Why is there a memory leak when an exception is thrown from a constructor?

Question

I read the book C++ How to Program 8th Edition by Paul Deitel. There is a statement at p.645:

When an exception is thrown from the constructor for an object that's created in a new expression, the dynamically allocated memory for that object is released.

To verify this statement, I wrote code as follows:

#include <iostream>
#include <exception>
#include <memory>

class A{
public:
  A(){std::cout << "A is coming." << std::endl;}
  ~A(){std::cout << "A is leaving." << std::endl;}
};
class B
{
public:
  B()
  {
    std::cout << "B is coming." << std::endl;
    A b;
    throw 3;
  }
  ~B(){std::cout << "B is leaving." << std::endl;}
};

int main(void)
{
    try
    {
        std::shared_ptr<B> pi(new B);
    }
    catch(...)
    {
      std::cout << "Exception handled!" << std::endl;
    }
}

The output is:

B is coming.
A is coming.
A is leaving.
Exception handled!

This shows that B's destructor isn't invoked, which seems to conflict with the statement above.

Is my code correct to verify the statement?

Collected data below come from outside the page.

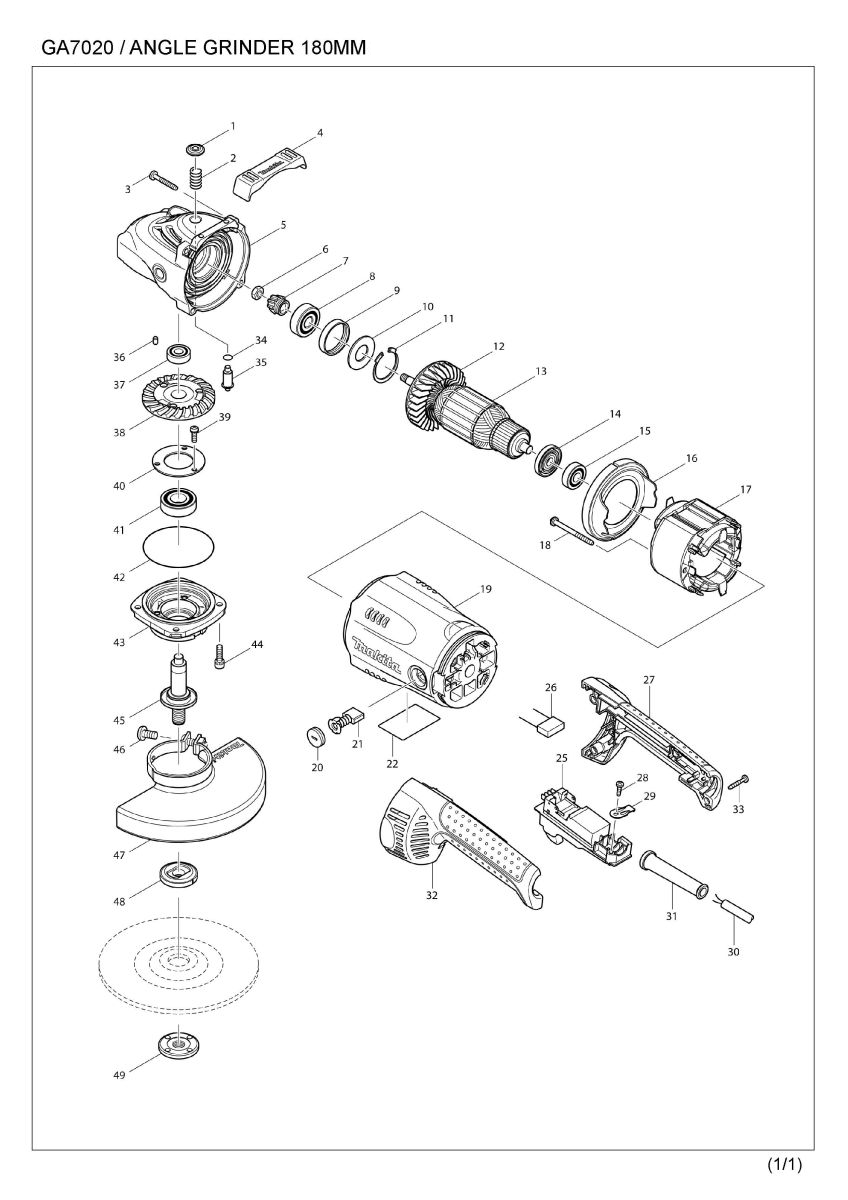 GA7020 / ANGLE GRINDER 180MM

1
2
3
4
5
6
7
8
9
10
11
12
13
14
15
16
17
18
19
20
21
22
25
26
27
28
29
30
31
32
33
34
35
36
37
38
39
40
41
42
43
44
45
46
47
48
49

makita
makita

(1/1)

If not, how should I modify it? If yes, does it mean that the statement is wrong?

Answer 1

It means that everything in the ctor of B up to the point of the exception is destruction. An instance of B itself was never constructed, therefore it must not be destructed. Note also that pi was never constructed.

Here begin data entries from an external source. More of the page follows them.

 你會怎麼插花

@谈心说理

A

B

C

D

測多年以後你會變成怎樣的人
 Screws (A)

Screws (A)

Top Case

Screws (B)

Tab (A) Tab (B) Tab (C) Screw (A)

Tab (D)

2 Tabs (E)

std::shared_ptr<B> pi(new B)  - start with new B
new B                         - triggers the ctor of B
std::cout ...                 - the output 
A b;                          - construct an A
throw 3;                      - calls ~A()
                              - rewind, new B is "aborted"
                              - std::shared_ptr<B> pi(new B) is "aborted"

You could modify your code to see, that the constructor of the std::shared_ptr is never hit by replacing it with a new class of yours, taking a pointer:

struct T {
  T(B*) { std::cout << "T::T()\n"; }
};
...
try
{
    T pi(new B);  // instead of std::shared_ptr<B> pi(new B);
}
...

The constructor of T will not be hit (cf. "pi was never constructed").

Now assume that the constructor of B would allocate memory as in:

B()
{
  A* a = new A();   // in contrast to A a;
  throw 3;
}

were previously A::~A() was called, that is a was deconstructed, we now have a pointer, and pointers don't need to be deconstructed. However the memory allocated and assigned to a is not deleted. (Had you used a smart pointer std::unique_ptr<A> a = std::make_unique<A>();, the memory would have been released, because the destructor of std::unique_ptr<A> is called and it will release the memory.)

Answer 2

You're confusing two things:

• memory being released
• the destructor being called

You've shown that the latter doesn't occur, which makes sense: how can you destroy something that wasn't properly constructed? Note that the member variables will have their destructors invoked, though, because by the time the constructor threw an exception all the member variables had been fully constructed.

But that has nothing to do with memory being released, which will assuredly occur.

[C++11: 15.2/2]: An object of any storage duration whose initialization or destruction is terminated by an exception will have destructors executed for all of its fully constructed subobjects (excluding the variant members of a union-like class), that is, for subobjects for which the principal constructor (12.6.2) has completed execution and the destructor has not yet begun execution. Similarly, if the non-delegating constructor for an object has completed execution and a delegating constructor for that object exits with an exception, the object’s destructor will be invoked. If the object was allocated in a new-expression, the matching deallocation function (3.7.4.2, 5.3.4, 12.5), if any, is called to free the storage occupied by the object.